Sotomayor asserts that under the circumstances, Mullenix had no plausible reason to choose to shoot at the suspect rather than wait for the results of the spike strips. Id. at 315. She concludes that because of this, she would hold that Mullenix violated Leija’s “clearly established right to be free of intrusion absent some governmental interest.” Id. Sotomayor also asserts that the majority focused on the wrong legal question by dwelling on the imminence of the threat posed by the suspect. Id. at 316.
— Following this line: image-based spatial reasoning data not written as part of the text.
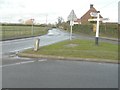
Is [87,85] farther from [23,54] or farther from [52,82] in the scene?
[23,54]

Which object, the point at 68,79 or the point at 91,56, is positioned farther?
the point at 91,56

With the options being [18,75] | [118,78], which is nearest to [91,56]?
[118,78]

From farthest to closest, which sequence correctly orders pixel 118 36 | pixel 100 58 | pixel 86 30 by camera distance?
pixel 86 30 → pixel 118 36 → pixel 100 58

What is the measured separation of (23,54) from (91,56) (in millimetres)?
3688

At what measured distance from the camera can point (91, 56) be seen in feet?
40.9

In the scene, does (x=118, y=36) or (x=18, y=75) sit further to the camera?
(x=118, y=36)

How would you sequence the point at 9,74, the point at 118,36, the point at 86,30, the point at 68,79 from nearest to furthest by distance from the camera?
the point at 68,79 < the point at 9,74 < the point at 118,36 < the point at 86,30

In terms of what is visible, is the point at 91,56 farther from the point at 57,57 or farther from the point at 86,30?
the point at 86,30

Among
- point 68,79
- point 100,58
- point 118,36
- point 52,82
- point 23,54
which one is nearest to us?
point 52,82

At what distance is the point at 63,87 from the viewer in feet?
20.6

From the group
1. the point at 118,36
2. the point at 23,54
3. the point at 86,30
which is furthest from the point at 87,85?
the point at 86,30

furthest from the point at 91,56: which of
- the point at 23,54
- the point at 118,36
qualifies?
the point at 118,36

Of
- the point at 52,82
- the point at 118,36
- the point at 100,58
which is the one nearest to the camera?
the point at 52,82

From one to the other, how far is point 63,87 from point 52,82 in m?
0.60
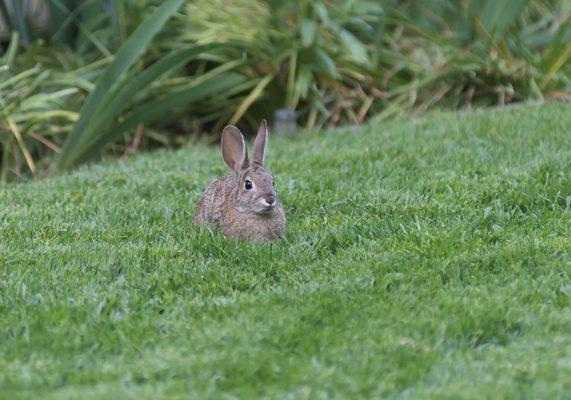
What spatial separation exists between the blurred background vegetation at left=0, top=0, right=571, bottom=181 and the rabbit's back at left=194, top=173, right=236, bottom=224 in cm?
356

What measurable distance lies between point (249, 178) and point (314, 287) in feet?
3.12

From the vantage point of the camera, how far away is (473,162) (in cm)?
713

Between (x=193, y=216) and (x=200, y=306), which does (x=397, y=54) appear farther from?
(x=200, y=306)

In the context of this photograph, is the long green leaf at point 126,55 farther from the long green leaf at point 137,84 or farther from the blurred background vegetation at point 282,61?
the blurred background vegetation at point 282,61

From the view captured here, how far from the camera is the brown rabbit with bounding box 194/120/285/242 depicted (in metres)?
5.40

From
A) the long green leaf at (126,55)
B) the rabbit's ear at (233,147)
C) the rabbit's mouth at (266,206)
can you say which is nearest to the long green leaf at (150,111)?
the long green leaf at (126,55)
EROSION OF THE EXCLUSIONARY REMEDY Given the steady erosion of that remedy in recent years, Justice Gorsuch’s views may prove critical, particularly given that many of the opinions limiting the application of the exclusionary remedy were decided by a 5 to 4 vote on the Court. Obviously, Gorsuch and Kavanagh’s vote will prove critical with respect to whether the exclusionary rule will continue as an effective and meaningful remedy for Constitutional violations. This past decade has seen a trend toward a much more forgiving attitude when it comes to illegal and unconstitutional police conduct. The Court’s new majority seems increasingly willing to sacrifice citizens’ Constitutional rights and liberties in order to obtain evidence and convictions of those that our Constitution and those same officers are supposed to protect. For example, in Hudson v. Michigan, 547 U.S. 586 (2006), Justice Scalia, writing for a 5 to 4 majority, opines that the Court has never held evidence inadmissible, simply because it was obtained by reason of an unconstitutional search or seizure.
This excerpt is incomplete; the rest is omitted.